**DOCUMENT SECTION:**
# Fan / limiter switch replacement



## REP (Jul 24, 2011)

That is what GE (Trane) would have given you 30 years ago when they stopped making that unique F&L control.
The Honeywell will be the opposite I.E. the black wire will go on the bottom.I'm not sure about the red and yellow wire.I think the red is fan and the yellow is limit but I am not certain its been a long time.Just follow the wiring diagram on the furnace pannel and it will show you what is what.


----------



## ben's plumbing (Oct 6, 2011)

Cysnake said:


> What a wealth of knowlege on this site! :thumbsup: I was hoping someone could give me a little advice. I have an old GE oil furnace model 21 that I have been pampering every year until i can afford to replace the system.
> 
> 
> 
> ...


 yes it should work... wiring changes I think not sure just look at diagram with unit it will tell you..:yes::yes:


----------



## how (Feb 26, 2011)

Your black wire on your old control is the power supply for new honeywell fan/limit control. The color coding for your fan & limit controls suprises me. If you are sure which is which then the honey well control is marked with fan & limit for the two connections furthest from where the lines enter the control.. Leave the breakable jumper in place. 
If you are not absolutely sure which is the fan line and which is the limit line .......Follow your red & yellow line from your old fan/limit control to the next junction box that the jacketed cable goes to. The limit will go to the burner or to power the transformer while the fan line will go to the blower.


----------



## Cysnake (Apr 17, 2012)

Thanks everyone! I wouldve thought the reverse for the black wire. I was 99% sure that wouldve been the ground because it was connected to both. Ive torn this furnace apart and rebuilt it so many times, but this is the first time ive hhad to deal witth the switch. Hopefully i can be of some assistance to you all in the future! The red wire should be the fan, atleast thats what it says on the microswitch its.connected to and same for the yellow. Thanks Again!
Chris


----------



## how (Feb 26, 2011)

Yeah, it's connected to both as a common power source for both switches. The new honeywell control uses the same set up except it uses a small built in brass jumper to connect both controls.


----------



## Cysnake (Apr 17, 2012)

Ok, one more small snag. Just measured and i have a 3" insertion limit. Can anyone recommend a different switch? The one i was looking at is a 5" insertion.


----------



## how (Feb 26, 2011)

Is it a 5" vent pipe? If so, perhaps a couple of washers around the probe will allow the honeywell control to work.


----------



## REP (Jul 24, 2011)

If you indeed hit the heat exchanger with that 5" incertion at the spot the old F&L was located,you will have to relocate it in the plenum as close to the heat exchanger as possible.It won't look pretty but it will work and it is what GE told people to do in exactly your situation.


----------



## Cysnake (Apr 17, 2012)

In my first pic of the furnace i just realized that coming off the pipe in the front is another fan limiter switch that is not connected, is this an acceptable place to mount a new switch, or could i drill through the plate in the back of the old switch hole to accomodate for a 5" insertion instead of a 3"?


----------



## REP (Jul 24, 2011)

**DATA SHOWN:**
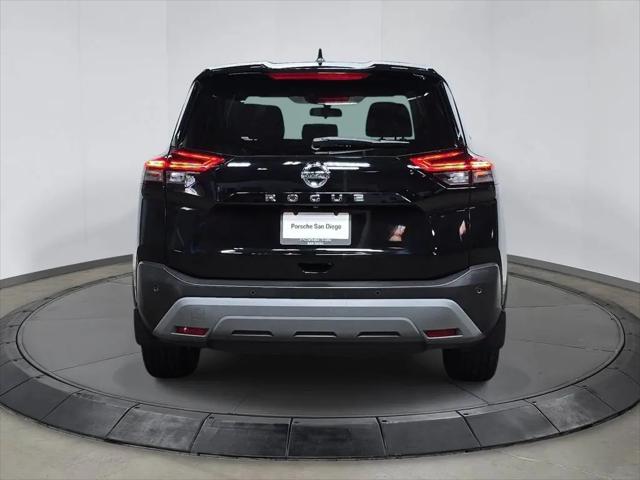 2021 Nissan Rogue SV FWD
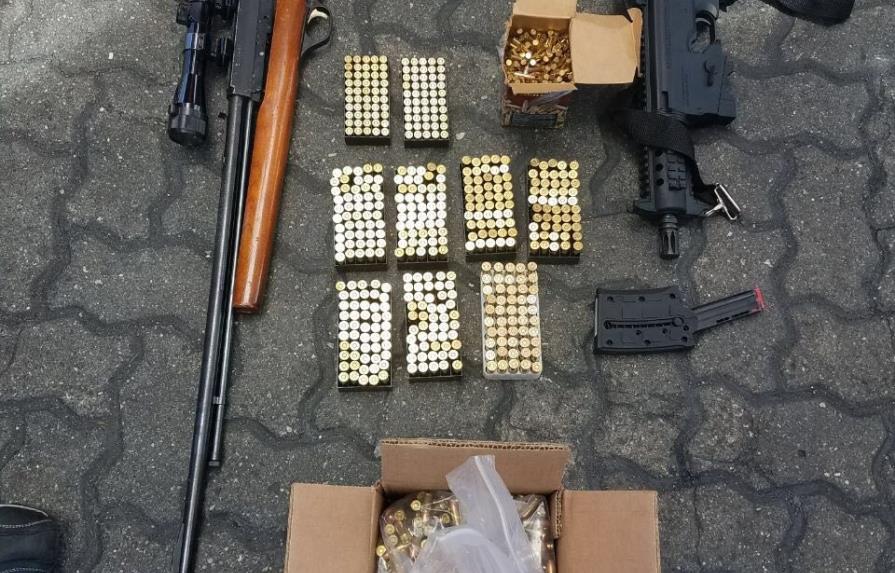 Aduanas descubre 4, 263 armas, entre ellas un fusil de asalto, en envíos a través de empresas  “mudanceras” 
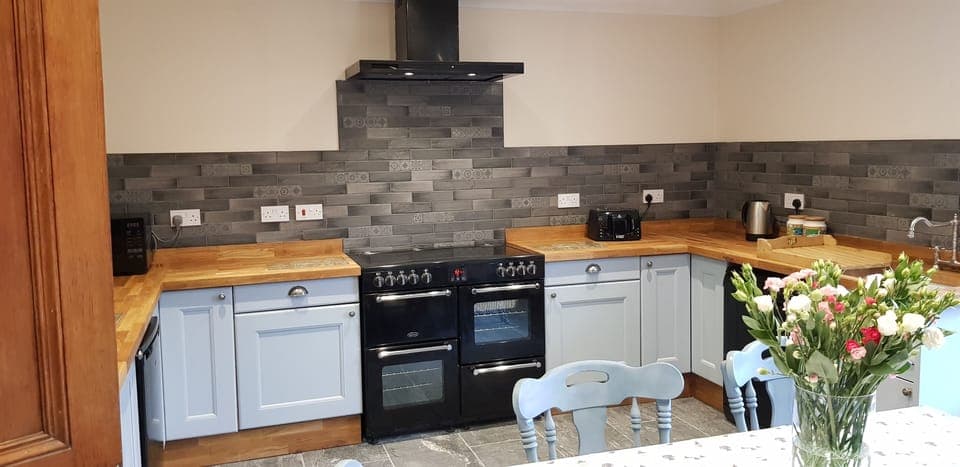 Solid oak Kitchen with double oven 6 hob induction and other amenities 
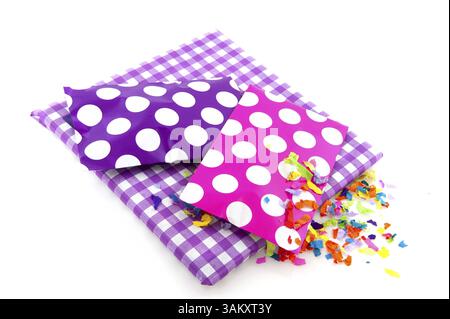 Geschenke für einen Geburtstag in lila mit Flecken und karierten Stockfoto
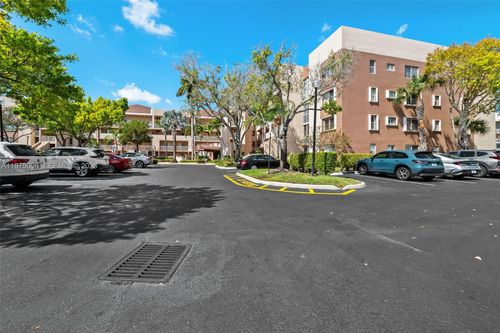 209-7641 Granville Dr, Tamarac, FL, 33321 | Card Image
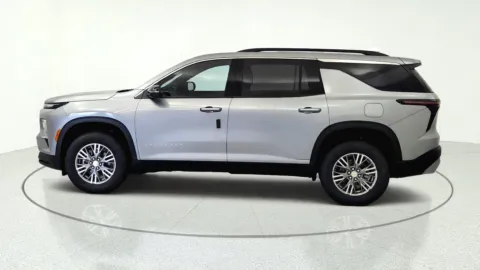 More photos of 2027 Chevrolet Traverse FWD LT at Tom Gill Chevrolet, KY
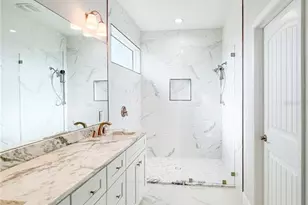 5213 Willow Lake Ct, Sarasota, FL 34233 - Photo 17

**TASK 1:**
Summarize the fan/limit switch thread in two sentences.
**TASK 2:**
Reproduce the part of the fan/limit switch thread starting with "Yeah, it's connected" and going on through "connect both controls.", swapping "brass jumper" for "copper jumper".

**YOUR SOLUTION 1:**
Replies to a request for help replacing the fan/limit control on an old GE oil furnace explain that the black wire on the old control supplies common power to both the fan and limit switches in the new Honeywell control, which connects them with a small built-in brass jumper, and they advise following the wiring diagram on the furnace panel to confirm which wire is which. When the original poster finds only a 3" insertion limit for a 5" insertion switch, replies suggest putting a couple of washers around the probe if the vent pipe is 5", or relocating the control in the plenum as close to the heat exchanger as possible.

**YOUR SOLUTION 2:**
Yeah, it's connected to both as a common power source for both switches. The new honeywell control uses the same set up except it uses a small built in copper jumper to connect both controls.